Task objective: Every line in the records below with the string "structure" is to be copied out.

Entries provided:

_____

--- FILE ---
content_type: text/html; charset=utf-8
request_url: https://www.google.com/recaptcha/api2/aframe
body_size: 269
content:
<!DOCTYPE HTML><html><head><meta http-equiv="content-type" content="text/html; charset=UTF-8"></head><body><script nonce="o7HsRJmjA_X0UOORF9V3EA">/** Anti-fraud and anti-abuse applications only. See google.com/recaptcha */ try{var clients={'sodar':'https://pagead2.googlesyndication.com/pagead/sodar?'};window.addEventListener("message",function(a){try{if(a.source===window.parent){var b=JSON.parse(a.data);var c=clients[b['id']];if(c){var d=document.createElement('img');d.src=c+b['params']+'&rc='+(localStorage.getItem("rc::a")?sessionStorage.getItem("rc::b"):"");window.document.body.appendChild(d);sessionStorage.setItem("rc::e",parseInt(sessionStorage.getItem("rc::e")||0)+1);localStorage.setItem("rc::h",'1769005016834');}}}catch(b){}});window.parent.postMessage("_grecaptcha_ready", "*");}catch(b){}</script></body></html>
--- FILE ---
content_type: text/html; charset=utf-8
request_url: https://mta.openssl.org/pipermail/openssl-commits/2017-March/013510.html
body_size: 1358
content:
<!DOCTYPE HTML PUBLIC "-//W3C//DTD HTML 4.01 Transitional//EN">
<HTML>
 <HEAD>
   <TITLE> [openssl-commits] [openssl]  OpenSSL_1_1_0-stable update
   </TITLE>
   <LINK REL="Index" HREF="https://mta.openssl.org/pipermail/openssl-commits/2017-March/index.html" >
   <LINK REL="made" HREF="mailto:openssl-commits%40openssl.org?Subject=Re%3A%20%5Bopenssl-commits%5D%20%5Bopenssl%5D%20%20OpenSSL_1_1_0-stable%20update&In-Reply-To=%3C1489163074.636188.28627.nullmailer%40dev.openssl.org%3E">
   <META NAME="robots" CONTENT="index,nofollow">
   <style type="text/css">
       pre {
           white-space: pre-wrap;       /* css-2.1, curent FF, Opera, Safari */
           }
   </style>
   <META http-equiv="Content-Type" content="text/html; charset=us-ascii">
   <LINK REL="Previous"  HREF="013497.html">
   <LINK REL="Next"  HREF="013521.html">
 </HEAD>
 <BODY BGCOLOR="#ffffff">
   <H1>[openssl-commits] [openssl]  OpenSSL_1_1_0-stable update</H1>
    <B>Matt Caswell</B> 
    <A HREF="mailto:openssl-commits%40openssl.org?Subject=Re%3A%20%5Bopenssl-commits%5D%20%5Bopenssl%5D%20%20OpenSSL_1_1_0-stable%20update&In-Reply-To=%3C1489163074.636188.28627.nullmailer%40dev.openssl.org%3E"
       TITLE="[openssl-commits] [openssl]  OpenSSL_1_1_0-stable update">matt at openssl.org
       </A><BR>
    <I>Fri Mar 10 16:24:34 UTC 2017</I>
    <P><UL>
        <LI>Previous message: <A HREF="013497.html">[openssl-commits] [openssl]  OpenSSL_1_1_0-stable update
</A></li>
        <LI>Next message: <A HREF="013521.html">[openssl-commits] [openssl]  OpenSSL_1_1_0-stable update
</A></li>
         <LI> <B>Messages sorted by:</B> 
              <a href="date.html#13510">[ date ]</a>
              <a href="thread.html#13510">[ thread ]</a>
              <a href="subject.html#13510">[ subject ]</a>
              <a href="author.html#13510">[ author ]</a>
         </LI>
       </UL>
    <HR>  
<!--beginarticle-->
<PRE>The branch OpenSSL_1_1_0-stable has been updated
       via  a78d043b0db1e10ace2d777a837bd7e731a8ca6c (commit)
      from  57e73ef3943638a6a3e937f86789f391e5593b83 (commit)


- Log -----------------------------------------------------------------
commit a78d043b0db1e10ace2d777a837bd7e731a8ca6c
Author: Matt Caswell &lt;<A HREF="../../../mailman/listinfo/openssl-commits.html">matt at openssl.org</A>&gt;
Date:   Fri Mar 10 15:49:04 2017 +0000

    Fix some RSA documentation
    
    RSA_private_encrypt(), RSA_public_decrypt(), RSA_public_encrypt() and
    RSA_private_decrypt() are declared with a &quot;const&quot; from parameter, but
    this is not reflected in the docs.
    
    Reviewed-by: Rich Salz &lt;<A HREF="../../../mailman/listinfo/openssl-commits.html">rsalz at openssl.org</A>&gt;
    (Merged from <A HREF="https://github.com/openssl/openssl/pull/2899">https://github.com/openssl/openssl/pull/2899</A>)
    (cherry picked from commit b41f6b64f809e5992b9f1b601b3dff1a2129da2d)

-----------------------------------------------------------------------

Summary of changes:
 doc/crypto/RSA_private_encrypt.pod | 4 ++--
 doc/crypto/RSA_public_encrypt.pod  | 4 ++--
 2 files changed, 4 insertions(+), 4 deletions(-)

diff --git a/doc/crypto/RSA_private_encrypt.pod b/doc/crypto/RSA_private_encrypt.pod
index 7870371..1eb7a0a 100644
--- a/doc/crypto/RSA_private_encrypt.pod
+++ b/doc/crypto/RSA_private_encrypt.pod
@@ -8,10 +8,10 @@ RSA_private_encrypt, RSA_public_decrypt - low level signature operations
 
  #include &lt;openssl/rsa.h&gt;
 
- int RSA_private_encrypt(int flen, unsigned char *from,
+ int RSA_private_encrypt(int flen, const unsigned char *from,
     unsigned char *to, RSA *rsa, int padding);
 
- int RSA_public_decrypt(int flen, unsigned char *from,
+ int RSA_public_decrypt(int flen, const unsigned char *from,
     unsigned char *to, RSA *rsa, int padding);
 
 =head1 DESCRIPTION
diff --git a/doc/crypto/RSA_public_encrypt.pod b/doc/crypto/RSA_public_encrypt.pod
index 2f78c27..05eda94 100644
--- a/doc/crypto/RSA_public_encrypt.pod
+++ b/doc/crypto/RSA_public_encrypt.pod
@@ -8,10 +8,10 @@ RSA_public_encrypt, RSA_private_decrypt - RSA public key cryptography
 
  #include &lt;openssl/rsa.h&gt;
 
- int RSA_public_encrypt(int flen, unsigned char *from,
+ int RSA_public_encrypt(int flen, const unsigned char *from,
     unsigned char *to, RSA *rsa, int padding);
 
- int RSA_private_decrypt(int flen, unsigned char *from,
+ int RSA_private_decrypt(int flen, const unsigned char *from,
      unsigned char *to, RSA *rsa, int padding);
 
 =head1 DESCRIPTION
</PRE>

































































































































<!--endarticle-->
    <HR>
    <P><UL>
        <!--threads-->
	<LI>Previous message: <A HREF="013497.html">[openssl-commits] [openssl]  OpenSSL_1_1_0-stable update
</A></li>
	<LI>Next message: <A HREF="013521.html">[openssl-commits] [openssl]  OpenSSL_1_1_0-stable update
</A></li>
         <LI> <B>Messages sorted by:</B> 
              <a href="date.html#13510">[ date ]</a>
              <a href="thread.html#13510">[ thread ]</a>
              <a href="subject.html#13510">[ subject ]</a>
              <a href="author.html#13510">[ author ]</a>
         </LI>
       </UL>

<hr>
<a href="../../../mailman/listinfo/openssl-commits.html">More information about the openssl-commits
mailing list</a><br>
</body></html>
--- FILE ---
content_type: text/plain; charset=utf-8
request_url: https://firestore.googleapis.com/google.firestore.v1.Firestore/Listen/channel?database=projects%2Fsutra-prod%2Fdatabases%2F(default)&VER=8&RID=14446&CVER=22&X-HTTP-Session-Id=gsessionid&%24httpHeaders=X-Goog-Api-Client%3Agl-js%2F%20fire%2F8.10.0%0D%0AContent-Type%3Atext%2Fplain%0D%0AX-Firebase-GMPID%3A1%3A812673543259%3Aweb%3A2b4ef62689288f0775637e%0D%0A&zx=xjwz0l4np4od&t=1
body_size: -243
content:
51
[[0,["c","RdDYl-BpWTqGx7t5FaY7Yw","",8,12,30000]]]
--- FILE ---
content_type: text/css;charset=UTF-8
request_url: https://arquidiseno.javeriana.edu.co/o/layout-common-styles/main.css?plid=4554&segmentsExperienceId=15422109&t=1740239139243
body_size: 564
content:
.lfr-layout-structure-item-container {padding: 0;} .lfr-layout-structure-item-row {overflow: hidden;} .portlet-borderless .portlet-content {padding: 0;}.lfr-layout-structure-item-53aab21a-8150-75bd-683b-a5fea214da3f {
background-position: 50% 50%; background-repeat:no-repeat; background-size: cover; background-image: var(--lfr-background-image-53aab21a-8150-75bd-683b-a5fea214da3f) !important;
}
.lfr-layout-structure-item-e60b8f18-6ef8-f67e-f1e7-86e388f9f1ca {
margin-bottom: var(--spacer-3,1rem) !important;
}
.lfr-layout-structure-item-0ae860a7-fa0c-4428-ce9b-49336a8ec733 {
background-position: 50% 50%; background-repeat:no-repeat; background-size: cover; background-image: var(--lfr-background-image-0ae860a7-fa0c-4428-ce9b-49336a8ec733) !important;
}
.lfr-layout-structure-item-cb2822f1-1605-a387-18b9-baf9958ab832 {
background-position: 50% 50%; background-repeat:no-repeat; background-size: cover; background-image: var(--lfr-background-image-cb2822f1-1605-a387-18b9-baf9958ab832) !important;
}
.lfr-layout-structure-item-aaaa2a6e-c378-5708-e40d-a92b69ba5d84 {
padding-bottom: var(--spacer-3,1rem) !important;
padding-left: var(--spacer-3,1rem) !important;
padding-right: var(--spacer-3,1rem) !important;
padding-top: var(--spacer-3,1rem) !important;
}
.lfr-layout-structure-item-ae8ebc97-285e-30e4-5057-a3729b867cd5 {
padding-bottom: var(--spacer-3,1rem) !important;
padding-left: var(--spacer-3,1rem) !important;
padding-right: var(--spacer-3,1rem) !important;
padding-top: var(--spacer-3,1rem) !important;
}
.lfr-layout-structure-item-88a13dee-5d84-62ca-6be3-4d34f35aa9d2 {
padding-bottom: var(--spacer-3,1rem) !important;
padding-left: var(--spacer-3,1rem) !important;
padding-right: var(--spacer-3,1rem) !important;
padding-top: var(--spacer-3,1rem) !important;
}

_____

Response to this task:
.lfr-layout-structure-item-container {padding: 0;} .lfr-layout-structure-item-row {overflow: hidden;} .portlet-borderless .portlet-content {padding: 0;}.lfr-layout-structure-item-53aab21a-8150-75bd-683b-a5fea214da3f {
.lfr-layout-structure-item-e60b8f18-6ef8-f67e-f1e7-86e388f9f1ca {
.lfr-layout-structure-item-0ae860a7-fa0c-4428-ce9b-49336a8ec733 {
.lfr-layout-structure-item-cb2822f1-1605-a387-18b9-baf9958ab832 {
.lfr-layout-structure-item-aaaa2a6e-c378-5708-e40d-a92b69ba5d84 {
.lfr-layout-structure-item-ae8ebc97-285e-30e4-5057-a3729b867cd5 {
.lfr-layout-structure-item-88a13dee-5d84-62ca-6be3-4d34f35aa9d2 {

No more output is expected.